START The data

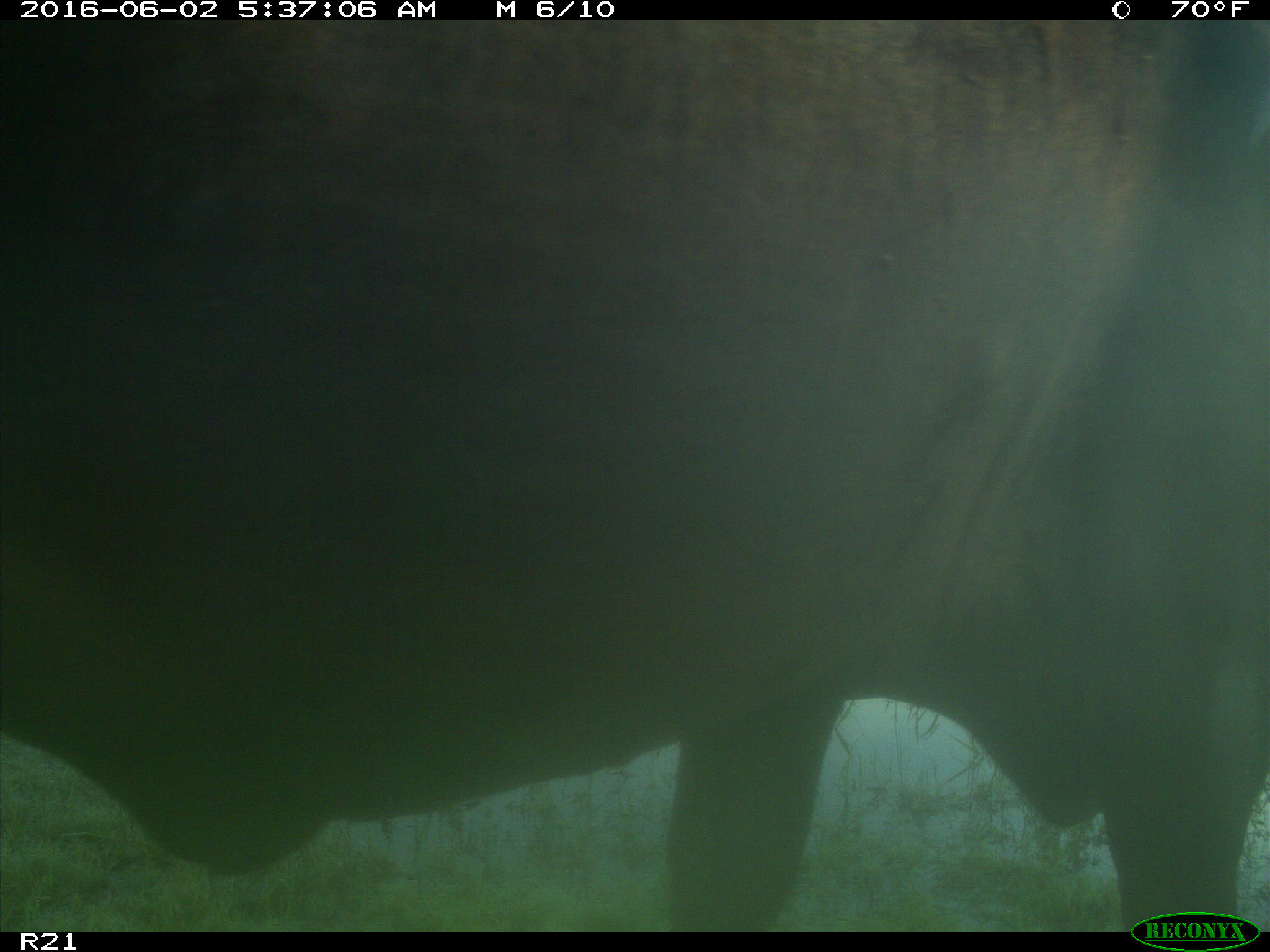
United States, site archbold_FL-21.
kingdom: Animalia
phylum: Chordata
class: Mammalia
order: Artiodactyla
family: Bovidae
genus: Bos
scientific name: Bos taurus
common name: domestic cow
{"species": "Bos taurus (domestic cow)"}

END The data
START The data

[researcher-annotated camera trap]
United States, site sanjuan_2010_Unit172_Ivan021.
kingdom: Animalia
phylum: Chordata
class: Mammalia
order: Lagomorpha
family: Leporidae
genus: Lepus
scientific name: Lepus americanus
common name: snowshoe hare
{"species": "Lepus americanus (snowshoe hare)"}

END The data

*What needs to be done:* Check the lines above and copy each one that includes "States".

*Exercise output:*
United States, site archbold_FL-21.
United States, site sanjuan_2010_Unit172_Ivan021.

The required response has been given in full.